Elis Regina Barbosa Angelo, professora do Departamento de Administração e Turismo da UFRRJ, que coordena os estudantes, diz que a iniciativa de inventariar os pertences de Padre Cícero faz parte do Projeto Leituras do Patrimônio Cultural de Padre Cícero em Outros Territórios.

“Esperamos que o nosso trabalho possa servir como fonte de pesquisas, ajude a preservar a memória de Padim Ciço, e, de quebra, a renovar, por meio das obras, a fé das pessoas que passarem pelo museu”, comenta.

O levantamento também inclui objetos de pessoas que conviveram com Padre Cícero, como a beata Generosa Alencar, que foi sua governanta. Há inúmeras cartas confidenciais dela. Segundo Marcelo, que prepara também o lançamento de 16 livros sobre Padre Cícero, todos os escritos guardados a sete chaves estão sendo digitalizados. Padre Cícero Romão Batista morreu em 1934, aos 90 anos, sem ter os direitos sacerdotais restabelecidos pela Igreja, que o excomungou, pelo bispo do Ceará, dom Joaquim Vieira, acusado de manipular a fé. Ele não conseguiu fazer com que a Igreja reconhecesse o ‘milagre da hóstia’ — comunhões dadas por ele à beata Maria de Araújo, que teria testemunhado a transformação de hóstias em sangue na hora da comunhão. 
Obras de José João dos Santos, o Mestre Azulão, 82, o mais antigo do Rio Severino Silva




Maior cordel do mundo e lançamento de livro em braille
Bem falante, o cearense Francisco Egídio Aires Campos, de 72 anos, de Juazeiro do Norte, um dos maiores cordelistas do Brasil, tornou-se o xodó do Museu de Padre Cícero. De quinta a domingo, Mestre Egídio, como é conhecido, e que há sete anos ficou cego pela diabetes, recebe o público para vender seus livretos e bater bons e longos papos.

“Adoro o Rio”, diz, reclamando apenas das “crateras” que encontra nas calçadas, a caminho de casa, em São Januário. “Já caí várias vezes. Mas o bairro parece a extensão do Nordeste.

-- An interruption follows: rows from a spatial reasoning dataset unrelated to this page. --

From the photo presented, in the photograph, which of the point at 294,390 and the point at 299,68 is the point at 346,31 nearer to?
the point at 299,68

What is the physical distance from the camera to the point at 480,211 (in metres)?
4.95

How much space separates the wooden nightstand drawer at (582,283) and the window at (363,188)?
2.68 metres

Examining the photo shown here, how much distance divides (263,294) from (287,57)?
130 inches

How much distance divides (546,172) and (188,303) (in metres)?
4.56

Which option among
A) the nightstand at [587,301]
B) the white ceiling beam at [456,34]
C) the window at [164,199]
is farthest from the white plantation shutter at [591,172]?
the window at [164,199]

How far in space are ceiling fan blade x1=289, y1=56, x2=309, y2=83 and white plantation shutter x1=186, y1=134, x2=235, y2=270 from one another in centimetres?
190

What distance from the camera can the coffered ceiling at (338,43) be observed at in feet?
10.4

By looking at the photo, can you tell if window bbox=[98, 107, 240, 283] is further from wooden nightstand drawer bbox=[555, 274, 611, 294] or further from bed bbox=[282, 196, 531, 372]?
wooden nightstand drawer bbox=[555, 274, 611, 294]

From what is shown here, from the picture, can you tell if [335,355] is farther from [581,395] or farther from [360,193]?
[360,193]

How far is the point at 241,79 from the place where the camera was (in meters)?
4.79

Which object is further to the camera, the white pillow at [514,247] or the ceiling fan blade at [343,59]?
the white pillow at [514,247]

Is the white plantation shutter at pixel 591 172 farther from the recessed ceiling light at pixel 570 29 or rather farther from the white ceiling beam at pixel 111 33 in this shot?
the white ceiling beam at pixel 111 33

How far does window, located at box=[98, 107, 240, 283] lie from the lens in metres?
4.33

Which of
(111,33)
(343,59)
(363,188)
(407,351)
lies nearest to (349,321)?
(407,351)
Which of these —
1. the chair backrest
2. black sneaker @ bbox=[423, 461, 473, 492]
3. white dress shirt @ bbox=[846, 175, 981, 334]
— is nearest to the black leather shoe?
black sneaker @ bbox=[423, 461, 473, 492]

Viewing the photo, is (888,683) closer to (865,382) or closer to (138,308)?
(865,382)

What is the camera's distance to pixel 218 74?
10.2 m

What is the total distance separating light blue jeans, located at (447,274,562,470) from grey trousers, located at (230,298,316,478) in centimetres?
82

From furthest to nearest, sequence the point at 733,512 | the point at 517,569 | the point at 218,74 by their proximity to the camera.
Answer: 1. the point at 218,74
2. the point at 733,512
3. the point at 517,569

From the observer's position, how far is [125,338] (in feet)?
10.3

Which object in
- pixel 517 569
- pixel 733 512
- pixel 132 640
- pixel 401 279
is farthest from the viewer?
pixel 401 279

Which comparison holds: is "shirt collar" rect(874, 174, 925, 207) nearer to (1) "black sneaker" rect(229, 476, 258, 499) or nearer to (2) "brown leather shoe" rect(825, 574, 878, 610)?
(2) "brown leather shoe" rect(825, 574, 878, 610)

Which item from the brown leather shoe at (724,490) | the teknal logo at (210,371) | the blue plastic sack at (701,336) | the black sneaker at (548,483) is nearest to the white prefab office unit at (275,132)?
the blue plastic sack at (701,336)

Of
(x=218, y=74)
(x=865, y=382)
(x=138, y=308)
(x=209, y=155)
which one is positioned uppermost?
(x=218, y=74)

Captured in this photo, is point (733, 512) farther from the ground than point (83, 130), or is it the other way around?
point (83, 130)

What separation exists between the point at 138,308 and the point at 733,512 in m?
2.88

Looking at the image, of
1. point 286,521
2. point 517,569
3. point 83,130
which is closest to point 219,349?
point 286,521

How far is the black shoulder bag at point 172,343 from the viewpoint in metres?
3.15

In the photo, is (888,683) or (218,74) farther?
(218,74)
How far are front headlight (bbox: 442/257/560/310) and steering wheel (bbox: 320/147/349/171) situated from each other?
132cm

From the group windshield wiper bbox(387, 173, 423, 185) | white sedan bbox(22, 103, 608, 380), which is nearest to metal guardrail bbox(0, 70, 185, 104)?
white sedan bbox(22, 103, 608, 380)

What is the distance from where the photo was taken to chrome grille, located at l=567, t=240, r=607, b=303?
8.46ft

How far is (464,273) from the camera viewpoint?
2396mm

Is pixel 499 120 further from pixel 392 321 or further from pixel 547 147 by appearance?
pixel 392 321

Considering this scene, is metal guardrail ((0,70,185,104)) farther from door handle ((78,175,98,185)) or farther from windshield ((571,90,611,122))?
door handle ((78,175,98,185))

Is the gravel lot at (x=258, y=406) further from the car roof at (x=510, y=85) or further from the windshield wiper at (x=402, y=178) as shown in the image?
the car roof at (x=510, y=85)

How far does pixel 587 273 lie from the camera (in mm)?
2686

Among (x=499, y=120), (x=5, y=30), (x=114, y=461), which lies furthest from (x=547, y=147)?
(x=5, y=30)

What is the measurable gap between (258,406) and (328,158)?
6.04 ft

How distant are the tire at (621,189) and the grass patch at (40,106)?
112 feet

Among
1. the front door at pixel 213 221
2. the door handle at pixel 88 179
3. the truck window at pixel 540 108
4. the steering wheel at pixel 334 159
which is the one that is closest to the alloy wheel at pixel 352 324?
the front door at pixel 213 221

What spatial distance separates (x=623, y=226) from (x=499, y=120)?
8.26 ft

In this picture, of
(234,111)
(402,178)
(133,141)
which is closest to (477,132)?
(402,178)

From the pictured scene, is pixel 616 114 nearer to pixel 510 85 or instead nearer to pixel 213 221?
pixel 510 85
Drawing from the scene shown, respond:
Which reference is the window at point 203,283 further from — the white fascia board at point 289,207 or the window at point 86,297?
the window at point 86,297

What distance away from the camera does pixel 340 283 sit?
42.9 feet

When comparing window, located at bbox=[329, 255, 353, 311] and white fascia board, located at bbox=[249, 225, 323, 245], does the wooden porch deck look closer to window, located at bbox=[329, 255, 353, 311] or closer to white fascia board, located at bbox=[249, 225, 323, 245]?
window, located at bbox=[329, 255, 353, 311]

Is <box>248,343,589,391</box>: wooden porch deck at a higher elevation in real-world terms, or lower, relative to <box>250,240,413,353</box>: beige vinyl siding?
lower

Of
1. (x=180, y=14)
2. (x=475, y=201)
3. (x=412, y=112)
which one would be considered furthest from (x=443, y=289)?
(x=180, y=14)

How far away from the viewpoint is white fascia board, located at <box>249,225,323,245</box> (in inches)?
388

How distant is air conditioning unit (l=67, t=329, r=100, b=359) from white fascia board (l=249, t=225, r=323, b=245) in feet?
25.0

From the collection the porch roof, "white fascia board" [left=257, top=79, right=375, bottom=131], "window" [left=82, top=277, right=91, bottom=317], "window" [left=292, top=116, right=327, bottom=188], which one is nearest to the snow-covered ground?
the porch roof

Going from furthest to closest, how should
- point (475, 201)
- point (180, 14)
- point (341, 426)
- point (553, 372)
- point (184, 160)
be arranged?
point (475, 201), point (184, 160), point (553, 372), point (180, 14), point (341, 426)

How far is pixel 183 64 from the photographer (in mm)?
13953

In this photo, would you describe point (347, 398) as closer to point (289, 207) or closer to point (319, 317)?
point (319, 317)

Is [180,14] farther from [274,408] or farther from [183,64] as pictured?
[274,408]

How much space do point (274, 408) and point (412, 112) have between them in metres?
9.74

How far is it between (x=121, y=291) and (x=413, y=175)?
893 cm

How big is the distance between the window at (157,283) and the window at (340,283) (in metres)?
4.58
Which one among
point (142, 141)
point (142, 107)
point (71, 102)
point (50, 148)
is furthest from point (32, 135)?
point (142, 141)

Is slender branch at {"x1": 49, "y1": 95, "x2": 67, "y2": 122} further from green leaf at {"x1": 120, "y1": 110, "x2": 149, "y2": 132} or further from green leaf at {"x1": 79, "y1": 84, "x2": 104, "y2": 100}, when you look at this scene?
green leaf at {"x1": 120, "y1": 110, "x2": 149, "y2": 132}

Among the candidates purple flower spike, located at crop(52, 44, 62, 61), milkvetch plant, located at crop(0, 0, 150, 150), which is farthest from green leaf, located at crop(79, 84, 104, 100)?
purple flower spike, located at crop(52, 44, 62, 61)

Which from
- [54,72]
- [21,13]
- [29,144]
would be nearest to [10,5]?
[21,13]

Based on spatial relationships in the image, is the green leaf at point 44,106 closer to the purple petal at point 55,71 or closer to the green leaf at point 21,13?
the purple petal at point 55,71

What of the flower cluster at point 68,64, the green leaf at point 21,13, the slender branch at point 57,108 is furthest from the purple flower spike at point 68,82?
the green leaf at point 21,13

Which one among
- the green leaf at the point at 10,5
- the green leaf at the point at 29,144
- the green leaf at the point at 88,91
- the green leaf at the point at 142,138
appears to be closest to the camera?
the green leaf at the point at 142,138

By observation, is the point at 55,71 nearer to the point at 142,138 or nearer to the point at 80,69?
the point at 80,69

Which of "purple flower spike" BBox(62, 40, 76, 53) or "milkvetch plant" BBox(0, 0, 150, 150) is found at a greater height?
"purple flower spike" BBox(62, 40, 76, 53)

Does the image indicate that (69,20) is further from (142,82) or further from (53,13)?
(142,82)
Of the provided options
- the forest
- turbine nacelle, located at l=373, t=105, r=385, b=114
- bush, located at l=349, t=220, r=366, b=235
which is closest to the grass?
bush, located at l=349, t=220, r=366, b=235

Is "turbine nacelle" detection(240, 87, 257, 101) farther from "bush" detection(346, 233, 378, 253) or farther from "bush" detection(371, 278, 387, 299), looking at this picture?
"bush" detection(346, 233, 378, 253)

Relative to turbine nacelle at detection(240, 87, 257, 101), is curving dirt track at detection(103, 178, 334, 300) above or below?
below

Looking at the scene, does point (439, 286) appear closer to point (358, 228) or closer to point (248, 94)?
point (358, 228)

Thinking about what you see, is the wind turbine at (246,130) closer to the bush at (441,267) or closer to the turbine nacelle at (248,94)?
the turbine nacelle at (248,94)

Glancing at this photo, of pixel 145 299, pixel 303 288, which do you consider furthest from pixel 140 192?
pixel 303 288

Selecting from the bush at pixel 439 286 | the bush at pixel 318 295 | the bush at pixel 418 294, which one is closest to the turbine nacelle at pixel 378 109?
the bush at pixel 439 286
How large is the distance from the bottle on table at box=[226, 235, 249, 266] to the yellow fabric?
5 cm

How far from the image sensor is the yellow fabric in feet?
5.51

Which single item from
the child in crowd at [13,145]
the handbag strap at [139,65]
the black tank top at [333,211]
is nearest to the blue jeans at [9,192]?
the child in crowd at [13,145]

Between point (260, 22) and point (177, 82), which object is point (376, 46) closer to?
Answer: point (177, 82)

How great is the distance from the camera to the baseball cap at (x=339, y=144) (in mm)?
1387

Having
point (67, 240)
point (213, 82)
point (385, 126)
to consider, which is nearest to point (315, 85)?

Me sinto em casa”, elogia, lembrando que a Igreja de São Januário é a única do país que ostenta imagem de Padre Cícero.

Animado, Egídio, o quinto de nove irmãos e pai de dez filhos, luta para incluir o cordel em homenagem ao tio-avô, Manoel Arruda, com 833 estrofes e 398 páginas, no Guinnes Book, o livro dos recordes. “Duvido se tem maior”, desafia o poeta, que parou de estudar aos 13 anos. “Sou autodidata em conhecimento”, garante ele, lembrando que tem 40 livros já publicados. “Tenho ainda mais três mil contos, poesias e cordéis para registrar”, revela.

O estudante de Direito da Estácio Felipe Duarte, 26, diz tirar lições de vida diárias com Egídio. “É uma dádiva”, define.

Inspirados em Egídio, Dalinda Catunda, Gonçalo da Silva e Maria Rosário Pinto, da Academia Brasileira de Literatura de Cordel (ABLC), editam o primeiro livro em sistema braille. “Em breve, a obra Cordelizando a Inclusão – Literatura de Cordel em Braille, estará disponível”, adianta Dalinda.

A sete chaves
No Museu de Padre Cícero, e em cofres de bancos, protegidos por alarmes e câmeras, repousam raridades, como cadernetas de anotações de despesas em mercados; cópia da segunda via do título de eleitor, com a data da última vez que ele votou (em 1º de maio de 1929); além de outros documentos e fotos, como a que foi tirada no velório de um amigo.

“E vastas e preciosas informações sobre consciência ecológica. Temos material suficiente para produzir, por exemplo, livros de receitas de Padim de chás de ervas mediciais. Padre Cícero é atual o tempo todo”, diz Marcelo Fraga.